EXERCISE TEXT —
----------
You would think by this point that getting tough on China would be a bipartisan issue. But some politicians, still clinging to the so-called “Washington consensus” that encouraged China’s inclusion in the World Trade Organization, just can’t get rid of the failed thinking of the ’90s.

Most notably, Joe Biden.

It’s true that, here and there, an adviser will give a statement, or Joe himself will stumble through some prepared remarks about “global leadership,” but there seems to be a distinct lack of interest among the team of consultants and other geniuses propping up Joe to present him as someone who will commit to standing up to China.

Make no mistake: A vote for Biden is a vote for American capitulation to an exceedingly dangerous Chinese Communist Party (CCP). And if you’ve stayed away from the news lately, here’s a few examples from just the past couple weeks of the kinds of things an unchecked China could push onto the world stage.

A highly controversial “national security law” was imposed upon Hong Kong this week. Hong Kong for decades was a special place — a shining beacon of capitalism, democracy and freedom in Asia that represented the wealth and prosperity those ideas could bring. When it came under Chinese purview as a special administrative region following the British handover in 1997, everyone knew it was just a matter of time before it all would come to an end. It was supposed to be a principle of “One Country, Two Systems,” in which Hong Kong would be a part of China but could retain its democratic governance and respect for individual freedoms up through 2047.
----------
INFORMATION SHOWN —
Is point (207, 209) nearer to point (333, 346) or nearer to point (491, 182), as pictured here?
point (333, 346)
----------
EXERCISE INSTRUCTIONS — Extend the commentary on Biden and China's grip on Hong Kong, picking up right after its final sentence.

EXERCISE RESPONSE —
But 2047 came early. Anything the CCP deems as an act of “subversion,” like the pro-democracy protests, is now a crime that can carry with it a sentence of life in prison. Beijing is allowed to prosecute any case it determines to be “very serious” with closed-door trials, no questions asked. Needless to say, the CCP vision for the rule of law is not something we should allow to spread around the world. It’s a cancerous ideology that needs to be stopped.

Getting even more dystopian, the New York Times reported on June 17 that “police in China are collecting blood samples from men and boys across the country to build a genetic map of its roughly 700 million males, giving the authorities a powerful new tool for their emerging high-tech surveillance state.” It continues: “It would add to a growing, sophisticated surveillance net that the police are deploying across the country, one that increasingly includes advanced cameras, facial recognition systems and artificial intelligence.”

Although abhorrent to any society that values freedom, this imposition of surveillance is just a given in anything that touches modern China. And this reason alone is why recent actions by Federal Communications Commission Chairman Ajit Pai to rightfully designate Chinese tech giants Huawei and ZTE as national security threats should be applauded on both sides of the aisle as a meaningful start to ensuring American companies escape Chinese surveillance.

To top it all off, there are recent reports of a new virus with “pandemic potential” emerging in China. Some headlines are already claiming the virus is spreading to humans, which almost guarantees there’s been an outbreak for weeks already and China can no longer hide it — just as with COVID-19. But don’t worry, I’m sure the World Health Organization will soon tell us that there’s no possibility of a further outbreak because … well, because that’s what China said.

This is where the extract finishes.